Facebook effect pdf free download






















The whole culture works on this framework of mutual giving. He was never interested in making money, instead, he kept thinking about the most efficient way for people to stay in touch and share relevant information. This was translated into a very important principle for Facebook — a genuine identity. This fact ensured that each person would upload real information on the profile page. Having a real identity made it easy for friends to find you and you had no interest to upload fake information about yourself.

It simply expanded to other colleges and then high schools and eventually to anybody. It soon became international and within 5 years it became the most important social network. At some point, Zuckerberg knew that if Facebook became mainstream, it would change the world the same way the telephone or the telegraph had done. He started everything with his dorm roommates who became his closest consultants and friends, but later on he hired people with experience in similar start-ups or big companies such as Microsoft, Yahoo or Google.

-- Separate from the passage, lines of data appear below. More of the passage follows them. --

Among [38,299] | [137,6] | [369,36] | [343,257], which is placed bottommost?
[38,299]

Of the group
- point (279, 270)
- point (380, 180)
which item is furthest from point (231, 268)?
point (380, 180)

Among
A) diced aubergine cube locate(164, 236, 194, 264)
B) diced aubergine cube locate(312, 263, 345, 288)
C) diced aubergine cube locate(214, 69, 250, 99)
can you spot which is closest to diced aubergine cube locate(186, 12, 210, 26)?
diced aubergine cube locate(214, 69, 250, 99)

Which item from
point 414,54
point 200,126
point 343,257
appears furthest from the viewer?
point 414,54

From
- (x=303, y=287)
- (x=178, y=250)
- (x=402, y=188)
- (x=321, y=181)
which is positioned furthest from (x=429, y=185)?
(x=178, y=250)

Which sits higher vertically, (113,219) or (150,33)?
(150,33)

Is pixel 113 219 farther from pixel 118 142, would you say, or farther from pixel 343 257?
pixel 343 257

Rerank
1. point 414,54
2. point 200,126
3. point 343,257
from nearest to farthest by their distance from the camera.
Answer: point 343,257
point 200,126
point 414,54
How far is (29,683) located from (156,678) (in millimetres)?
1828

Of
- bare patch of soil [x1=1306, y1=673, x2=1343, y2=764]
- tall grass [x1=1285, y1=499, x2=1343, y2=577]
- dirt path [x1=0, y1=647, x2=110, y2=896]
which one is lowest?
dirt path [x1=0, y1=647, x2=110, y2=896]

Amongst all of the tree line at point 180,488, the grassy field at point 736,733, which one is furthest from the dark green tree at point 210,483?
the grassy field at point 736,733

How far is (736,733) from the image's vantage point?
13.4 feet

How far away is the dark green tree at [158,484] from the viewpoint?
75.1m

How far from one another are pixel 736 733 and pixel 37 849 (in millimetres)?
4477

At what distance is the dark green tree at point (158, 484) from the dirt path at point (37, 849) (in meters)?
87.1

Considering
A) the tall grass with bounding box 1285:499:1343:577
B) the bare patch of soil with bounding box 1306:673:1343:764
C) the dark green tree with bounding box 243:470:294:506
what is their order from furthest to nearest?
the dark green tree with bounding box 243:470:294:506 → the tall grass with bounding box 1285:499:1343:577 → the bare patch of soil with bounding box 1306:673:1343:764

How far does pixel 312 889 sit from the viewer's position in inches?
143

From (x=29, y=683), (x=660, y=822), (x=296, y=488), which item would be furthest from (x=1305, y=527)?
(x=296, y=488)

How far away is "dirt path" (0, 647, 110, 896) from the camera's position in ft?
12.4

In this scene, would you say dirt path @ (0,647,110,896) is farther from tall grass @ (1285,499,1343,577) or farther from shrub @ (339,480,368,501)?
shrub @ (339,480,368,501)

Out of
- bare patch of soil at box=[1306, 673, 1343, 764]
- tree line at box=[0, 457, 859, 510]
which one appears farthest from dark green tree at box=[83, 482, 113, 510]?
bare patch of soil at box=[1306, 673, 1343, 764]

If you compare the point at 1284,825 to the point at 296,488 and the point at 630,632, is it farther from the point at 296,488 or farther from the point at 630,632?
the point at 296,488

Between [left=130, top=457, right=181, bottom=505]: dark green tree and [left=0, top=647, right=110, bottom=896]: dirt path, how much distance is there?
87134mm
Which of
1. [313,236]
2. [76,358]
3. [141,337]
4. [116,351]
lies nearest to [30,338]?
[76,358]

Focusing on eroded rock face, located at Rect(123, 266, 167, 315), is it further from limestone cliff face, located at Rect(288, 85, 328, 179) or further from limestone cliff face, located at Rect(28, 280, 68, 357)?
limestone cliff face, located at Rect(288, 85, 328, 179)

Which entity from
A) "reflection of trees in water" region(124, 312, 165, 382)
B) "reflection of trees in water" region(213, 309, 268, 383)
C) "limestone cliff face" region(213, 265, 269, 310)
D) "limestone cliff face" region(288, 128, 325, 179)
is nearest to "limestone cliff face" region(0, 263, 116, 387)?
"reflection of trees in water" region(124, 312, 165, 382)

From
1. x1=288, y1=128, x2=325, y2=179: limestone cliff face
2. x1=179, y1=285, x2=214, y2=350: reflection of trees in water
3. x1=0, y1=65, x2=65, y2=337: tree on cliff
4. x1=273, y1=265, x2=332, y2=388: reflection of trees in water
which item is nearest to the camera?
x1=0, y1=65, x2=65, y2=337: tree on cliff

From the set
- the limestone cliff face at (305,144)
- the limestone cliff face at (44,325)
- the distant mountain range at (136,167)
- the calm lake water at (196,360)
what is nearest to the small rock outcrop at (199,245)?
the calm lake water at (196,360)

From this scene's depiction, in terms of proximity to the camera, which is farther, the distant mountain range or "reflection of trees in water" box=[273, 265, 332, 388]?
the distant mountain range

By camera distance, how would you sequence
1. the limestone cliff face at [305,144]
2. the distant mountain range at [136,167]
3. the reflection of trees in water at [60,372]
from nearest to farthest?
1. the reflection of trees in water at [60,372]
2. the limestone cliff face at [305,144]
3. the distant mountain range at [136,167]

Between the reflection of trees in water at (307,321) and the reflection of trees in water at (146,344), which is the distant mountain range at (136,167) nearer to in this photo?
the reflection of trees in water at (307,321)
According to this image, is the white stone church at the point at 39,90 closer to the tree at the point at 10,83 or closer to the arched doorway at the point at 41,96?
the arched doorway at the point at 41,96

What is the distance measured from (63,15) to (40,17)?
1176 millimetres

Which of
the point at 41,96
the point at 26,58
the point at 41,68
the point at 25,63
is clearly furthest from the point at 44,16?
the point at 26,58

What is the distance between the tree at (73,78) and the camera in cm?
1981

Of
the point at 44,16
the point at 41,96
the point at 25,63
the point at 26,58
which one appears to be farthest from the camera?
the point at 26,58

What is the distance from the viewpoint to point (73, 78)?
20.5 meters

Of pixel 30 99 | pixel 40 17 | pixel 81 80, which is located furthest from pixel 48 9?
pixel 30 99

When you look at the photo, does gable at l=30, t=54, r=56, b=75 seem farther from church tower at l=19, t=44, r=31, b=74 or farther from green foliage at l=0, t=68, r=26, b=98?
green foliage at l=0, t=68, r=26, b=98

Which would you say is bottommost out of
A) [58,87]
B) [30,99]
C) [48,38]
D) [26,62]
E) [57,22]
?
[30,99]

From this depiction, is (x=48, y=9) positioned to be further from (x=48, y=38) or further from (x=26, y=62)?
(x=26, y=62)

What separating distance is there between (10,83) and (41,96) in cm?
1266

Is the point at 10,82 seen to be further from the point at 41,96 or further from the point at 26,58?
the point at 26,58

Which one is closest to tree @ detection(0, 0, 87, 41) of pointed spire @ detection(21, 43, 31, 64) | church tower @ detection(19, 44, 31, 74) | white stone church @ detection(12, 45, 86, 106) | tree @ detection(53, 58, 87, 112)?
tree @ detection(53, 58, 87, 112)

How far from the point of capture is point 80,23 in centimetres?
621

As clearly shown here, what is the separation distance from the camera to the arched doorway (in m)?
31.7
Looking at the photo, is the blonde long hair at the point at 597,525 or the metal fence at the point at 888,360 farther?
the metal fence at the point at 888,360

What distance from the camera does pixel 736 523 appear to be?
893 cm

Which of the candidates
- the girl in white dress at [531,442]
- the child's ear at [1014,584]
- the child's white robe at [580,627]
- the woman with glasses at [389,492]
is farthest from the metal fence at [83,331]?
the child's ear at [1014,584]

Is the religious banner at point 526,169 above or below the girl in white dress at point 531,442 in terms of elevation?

Even if he had quit college in order to grow Facebook, he always looked for valuable persons to join him. At the same time, he always looked for young, smart people. He believed that they were more open and transparent — two core values of the company. Facebook is founded on a radical social premise — that an inevitable enveloping transparency will overtake modern life.

Even though Facebook was getting more and more successful, Mark Zuckerberg kept thinking ahead and added new features. The entire advertising world was redefined as Facebook became stronger. The consumers were the ones who are creating the content instead of the marketers.

And a product or service recommended by a friend was much more valuable than any ad. I just hate advertising that stinks. Advertising should always be useful for the user. Facebook did make history as Zuckerberg wanted because it was designed from the first place for the people and not for the money.

Vision, openness, and professionalism 2. A platform which changed the world 3. In effect, the entire country had been taken hostage, and this had been going on for decades. Morales spent a day asking himself if he was willing to go public on Facebook.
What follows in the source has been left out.